Al vaglio ci sono progetti e migliorie che promettono di raddoppiare la produzione di Bitcoin partendo dalla stessa energia usata. È il caso di SegWit2x , ma non è sufficiente a far fronte alla crescente domanda. Nel momento in cui grandi player di mercato entreranno nell’economia delle cripto monete, infatti, è sicuro che il suo utilizzo diverrà ancora più popolare.
Proprio in questi giorni è stata diffusa la notizia che Amazon avrebbe acquistato alcuni nomi a dominio relativi alle monete virtuali, nello specifico amazonethereum.com, amazoncryptocurrency.com e amazoncryptocurrencies.com che vanno ad aggiungersi ad amazonbitcoin.com, registrato nel 2013 e usato come redirect al marketplace. Parallelamente è stato registrato anche amazonripple.com che in questo caso rimanda al sito dell’omonima criptomoneta, anche se in questo caso la registrazione non è stata effettuata da Amazon.
Che il gigante dell’e-commerce stia fiutando l’affare delle cripto monete?
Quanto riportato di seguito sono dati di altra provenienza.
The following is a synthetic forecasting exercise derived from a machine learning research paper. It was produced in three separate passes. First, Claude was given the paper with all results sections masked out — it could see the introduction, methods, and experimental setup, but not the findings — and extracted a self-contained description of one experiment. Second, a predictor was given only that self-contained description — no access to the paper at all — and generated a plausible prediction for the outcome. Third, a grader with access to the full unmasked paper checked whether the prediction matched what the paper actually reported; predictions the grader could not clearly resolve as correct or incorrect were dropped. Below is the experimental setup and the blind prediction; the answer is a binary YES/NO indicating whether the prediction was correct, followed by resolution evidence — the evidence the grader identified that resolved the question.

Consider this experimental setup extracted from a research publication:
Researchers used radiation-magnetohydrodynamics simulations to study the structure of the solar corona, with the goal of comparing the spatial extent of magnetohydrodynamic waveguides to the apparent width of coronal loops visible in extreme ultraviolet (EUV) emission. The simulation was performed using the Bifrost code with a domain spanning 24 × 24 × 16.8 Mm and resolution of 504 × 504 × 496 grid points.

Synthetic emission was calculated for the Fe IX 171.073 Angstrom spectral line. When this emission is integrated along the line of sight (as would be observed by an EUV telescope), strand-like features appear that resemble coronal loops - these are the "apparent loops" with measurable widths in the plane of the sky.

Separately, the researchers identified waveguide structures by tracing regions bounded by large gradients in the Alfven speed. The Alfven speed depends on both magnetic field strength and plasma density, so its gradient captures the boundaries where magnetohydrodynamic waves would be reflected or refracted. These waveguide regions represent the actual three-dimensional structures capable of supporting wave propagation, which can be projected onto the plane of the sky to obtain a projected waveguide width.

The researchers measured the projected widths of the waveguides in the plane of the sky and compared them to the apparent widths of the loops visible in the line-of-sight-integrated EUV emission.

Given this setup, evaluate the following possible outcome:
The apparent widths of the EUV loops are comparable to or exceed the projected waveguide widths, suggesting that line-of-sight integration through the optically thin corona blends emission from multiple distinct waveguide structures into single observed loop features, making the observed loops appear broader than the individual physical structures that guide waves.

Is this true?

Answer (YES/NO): NO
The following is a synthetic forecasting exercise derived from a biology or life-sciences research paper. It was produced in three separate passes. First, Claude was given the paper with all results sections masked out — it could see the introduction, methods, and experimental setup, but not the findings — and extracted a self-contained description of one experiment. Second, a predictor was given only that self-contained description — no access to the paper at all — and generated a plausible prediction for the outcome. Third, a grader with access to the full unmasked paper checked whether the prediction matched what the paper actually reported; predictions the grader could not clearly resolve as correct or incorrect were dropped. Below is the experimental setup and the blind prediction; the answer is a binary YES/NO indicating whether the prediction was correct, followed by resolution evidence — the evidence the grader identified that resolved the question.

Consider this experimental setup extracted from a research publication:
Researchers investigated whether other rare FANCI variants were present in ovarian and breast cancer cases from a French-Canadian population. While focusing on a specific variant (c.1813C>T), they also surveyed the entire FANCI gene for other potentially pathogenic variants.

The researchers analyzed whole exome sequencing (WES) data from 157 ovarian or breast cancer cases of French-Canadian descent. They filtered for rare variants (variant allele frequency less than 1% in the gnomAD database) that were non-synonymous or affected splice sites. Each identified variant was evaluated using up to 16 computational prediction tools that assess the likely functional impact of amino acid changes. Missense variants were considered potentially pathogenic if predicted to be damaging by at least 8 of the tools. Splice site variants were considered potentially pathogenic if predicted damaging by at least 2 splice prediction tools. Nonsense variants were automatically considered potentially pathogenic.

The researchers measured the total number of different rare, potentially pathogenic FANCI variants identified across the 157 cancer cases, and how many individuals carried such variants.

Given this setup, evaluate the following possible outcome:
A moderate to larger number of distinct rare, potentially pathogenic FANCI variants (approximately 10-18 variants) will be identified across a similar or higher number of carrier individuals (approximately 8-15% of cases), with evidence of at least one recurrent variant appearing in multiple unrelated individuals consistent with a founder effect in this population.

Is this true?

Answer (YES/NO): NO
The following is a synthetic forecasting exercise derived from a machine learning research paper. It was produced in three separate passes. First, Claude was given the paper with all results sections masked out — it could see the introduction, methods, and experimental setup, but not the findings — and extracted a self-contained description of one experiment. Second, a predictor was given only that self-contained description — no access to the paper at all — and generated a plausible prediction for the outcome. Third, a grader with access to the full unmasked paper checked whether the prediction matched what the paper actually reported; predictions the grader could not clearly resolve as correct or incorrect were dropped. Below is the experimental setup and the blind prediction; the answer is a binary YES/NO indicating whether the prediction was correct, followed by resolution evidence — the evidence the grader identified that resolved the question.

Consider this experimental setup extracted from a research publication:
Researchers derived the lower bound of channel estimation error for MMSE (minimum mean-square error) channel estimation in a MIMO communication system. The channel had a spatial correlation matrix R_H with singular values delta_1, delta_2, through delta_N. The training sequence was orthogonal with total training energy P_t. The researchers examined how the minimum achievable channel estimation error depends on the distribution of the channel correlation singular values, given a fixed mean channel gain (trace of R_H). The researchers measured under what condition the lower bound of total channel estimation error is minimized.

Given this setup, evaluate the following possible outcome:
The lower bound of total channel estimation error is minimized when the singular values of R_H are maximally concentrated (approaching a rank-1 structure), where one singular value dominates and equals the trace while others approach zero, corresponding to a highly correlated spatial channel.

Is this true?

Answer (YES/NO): NO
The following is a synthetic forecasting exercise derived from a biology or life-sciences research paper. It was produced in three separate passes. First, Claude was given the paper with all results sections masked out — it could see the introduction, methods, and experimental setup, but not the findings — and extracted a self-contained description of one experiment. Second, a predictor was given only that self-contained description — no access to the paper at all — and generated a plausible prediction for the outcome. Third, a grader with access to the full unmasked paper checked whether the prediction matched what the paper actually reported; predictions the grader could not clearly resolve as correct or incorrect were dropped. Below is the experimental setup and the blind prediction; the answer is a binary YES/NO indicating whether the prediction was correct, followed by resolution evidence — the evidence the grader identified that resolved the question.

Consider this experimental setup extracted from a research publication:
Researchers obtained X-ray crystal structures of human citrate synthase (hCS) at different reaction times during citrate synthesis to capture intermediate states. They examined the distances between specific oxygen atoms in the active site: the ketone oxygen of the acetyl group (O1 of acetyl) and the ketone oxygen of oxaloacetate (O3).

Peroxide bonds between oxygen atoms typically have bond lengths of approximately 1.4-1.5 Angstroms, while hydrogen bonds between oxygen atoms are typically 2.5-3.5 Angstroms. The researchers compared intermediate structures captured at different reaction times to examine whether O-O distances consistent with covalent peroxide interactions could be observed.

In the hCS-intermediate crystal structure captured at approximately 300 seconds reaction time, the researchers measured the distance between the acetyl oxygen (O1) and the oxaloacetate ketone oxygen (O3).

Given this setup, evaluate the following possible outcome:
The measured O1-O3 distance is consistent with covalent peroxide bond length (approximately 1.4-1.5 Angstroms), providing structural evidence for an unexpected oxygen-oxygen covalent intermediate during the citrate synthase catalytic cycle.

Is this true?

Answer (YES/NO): YES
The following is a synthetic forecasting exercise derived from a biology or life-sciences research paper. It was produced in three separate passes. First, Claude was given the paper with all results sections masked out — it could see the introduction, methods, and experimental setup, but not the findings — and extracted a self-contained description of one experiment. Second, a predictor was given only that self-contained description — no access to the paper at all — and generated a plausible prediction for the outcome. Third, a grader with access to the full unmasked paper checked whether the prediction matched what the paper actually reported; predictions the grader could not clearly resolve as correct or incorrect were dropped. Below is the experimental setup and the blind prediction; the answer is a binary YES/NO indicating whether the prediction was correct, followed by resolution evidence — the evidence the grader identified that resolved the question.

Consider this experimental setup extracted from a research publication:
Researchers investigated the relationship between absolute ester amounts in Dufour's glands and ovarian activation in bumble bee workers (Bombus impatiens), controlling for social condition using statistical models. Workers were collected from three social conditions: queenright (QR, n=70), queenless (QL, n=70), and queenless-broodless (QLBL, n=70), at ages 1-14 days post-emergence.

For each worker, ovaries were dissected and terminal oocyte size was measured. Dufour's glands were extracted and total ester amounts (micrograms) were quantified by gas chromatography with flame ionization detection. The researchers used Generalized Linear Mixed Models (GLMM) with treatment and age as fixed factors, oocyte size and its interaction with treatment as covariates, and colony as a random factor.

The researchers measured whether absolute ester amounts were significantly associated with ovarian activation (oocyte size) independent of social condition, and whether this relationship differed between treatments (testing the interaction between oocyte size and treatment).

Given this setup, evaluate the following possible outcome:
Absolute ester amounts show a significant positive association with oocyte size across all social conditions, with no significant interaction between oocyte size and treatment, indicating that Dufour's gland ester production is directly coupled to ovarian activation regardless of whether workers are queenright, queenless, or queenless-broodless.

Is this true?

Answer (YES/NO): NO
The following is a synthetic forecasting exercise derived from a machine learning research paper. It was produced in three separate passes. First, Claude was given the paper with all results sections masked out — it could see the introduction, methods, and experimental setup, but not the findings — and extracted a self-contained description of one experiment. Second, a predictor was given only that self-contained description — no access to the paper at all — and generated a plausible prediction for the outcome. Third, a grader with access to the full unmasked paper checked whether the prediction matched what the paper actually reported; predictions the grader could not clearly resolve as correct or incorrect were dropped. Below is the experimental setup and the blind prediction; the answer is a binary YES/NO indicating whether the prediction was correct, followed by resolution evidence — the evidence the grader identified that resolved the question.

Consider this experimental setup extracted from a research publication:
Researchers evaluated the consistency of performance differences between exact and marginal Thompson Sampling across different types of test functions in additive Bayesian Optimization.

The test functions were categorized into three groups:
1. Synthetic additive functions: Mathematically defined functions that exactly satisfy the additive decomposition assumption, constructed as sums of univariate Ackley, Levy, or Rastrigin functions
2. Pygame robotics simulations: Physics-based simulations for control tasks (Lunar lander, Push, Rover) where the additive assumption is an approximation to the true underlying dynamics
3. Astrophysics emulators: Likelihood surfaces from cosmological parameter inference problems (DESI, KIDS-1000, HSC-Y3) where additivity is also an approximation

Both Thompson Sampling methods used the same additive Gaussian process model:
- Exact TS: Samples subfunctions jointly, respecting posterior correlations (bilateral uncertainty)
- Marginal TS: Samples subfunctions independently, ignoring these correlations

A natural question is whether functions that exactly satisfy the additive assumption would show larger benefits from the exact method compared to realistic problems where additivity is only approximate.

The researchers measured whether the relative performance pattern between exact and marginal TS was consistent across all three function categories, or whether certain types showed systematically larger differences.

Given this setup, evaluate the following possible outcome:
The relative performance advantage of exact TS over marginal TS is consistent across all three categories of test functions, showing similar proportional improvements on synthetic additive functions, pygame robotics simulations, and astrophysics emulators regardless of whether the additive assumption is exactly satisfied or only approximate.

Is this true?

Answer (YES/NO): NO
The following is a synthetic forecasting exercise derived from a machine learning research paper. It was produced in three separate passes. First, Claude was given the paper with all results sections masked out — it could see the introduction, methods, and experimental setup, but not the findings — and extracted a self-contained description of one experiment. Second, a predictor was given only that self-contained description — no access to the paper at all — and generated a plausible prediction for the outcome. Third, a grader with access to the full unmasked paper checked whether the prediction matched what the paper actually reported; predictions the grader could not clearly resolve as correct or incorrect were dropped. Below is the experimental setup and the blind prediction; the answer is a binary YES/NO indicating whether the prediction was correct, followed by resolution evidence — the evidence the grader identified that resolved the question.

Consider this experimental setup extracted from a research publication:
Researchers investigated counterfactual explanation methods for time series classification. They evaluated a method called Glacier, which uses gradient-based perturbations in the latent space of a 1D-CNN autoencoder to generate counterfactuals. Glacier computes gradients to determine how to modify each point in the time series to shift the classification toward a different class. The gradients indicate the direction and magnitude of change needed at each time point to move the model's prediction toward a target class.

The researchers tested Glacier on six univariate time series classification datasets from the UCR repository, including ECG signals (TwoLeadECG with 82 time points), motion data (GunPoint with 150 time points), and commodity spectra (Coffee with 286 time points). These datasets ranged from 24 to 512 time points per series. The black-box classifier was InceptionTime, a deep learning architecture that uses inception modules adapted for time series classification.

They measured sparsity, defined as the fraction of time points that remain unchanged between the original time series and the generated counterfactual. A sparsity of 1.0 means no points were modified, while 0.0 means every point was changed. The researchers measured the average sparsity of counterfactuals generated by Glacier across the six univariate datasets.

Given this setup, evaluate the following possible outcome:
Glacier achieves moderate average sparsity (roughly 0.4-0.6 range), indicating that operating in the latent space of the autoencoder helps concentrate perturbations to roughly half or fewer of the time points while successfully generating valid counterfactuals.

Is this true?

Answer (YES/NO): NO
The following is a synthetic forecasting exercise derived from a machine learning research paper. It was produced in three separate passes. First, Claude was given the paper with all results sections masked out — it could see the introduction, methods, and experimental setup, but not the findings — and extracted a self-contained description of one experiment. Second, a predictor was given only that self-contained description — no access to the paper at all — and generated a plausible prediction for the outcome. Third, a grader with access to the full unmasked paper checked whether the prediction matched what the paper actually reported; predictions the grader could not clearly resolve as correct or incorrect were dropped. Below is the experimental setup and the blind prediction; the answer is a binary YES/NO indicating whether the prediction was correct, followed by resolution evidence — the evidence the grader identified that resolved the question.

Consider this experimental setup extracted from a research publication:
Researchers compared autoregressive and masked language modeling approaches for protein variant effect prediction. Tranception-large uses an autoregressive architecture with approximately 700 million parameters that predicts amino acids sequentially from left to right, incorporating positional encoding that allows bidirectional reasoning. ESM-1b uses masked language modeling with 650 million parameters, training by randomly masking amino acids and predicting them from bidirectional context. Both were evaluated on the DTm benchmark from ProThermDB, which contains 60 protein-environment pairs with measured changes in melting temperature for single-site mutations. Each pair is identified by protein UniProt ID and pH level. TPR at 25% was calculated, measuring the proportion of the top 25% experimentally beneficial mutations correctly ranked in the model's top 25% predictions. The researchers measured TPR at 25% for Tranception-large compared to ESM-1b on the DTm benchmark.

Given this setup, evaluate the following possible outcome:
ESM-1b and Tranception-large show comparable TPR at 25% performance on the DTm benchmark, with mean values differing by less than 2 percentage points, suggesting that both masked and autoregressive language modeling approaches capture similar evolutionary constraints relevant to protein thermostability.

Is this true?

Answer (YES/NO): NO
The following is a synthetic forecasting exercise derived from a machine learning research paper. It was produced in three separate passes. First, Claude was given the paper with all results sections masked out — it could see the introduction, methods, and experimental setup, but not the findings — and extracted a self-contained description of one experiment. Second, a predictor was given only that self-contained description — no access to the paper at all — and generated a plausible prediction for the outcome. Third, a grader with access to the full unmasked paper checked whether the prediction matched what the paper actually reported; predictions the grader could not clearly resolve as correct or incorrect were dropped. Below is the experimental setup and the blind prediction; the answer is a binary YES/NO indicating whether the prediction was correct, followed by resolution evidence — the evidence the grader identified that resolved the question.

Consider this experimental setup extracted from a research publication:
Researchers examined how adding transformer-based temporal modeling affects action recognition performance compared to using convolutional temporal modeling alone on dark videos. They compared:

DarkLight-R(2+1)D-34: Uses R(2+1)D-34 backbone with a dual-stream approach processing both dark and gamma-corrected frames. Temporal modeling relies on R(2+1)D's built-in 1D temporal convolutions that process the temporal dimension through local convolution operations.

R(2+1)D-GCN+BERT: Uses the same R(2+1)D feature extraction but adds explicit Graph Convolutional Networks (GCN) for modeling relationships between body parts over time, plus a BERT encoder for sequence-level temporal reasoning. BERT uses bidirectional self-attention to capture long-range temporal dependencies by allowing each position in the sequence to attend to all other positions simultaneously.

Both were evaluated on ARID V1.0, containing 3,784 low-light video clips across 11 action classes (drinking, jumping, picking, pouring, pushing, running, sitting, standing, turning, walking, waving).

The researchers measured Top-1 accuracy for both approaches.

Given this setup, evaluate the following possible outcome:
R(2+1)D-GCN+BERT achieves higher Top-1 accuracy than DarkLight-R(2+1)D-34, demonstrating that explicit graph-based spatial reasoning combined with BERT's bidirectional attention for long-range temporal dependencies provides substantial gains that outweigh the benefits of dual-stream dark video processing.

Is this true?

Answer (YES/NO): YES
A sentire i suoi vertici sembrerebbe di no. Almeno per il momento. A chiarirlo è stato il vice presidente di Amazon Pay Patrick Gauthie, secondo il quale mancherebbe ancora una vera richiesta per pagamenti con queste modalità. La registrazione dei domini sarebbe quindi sono un modo per tutelare il marchio.
Ma intanto Bitcoin cresce, e cresce anche il suo valore, con un guadagno da inizio anno del 500 per cento, sfiorando ormai quota 7000 dollari. Ulteriore riprova che quello delle cripto monete è un affare serio, attorno al quale girano interessi allettanti per il mondo della finanza ma anche delle aziende, specialmente quelle dedite a sviluppare operazioni di “mining” profittevoli e più smart anche dal punto di vista del consumo energetico. Da che parte arriverà la soluzione?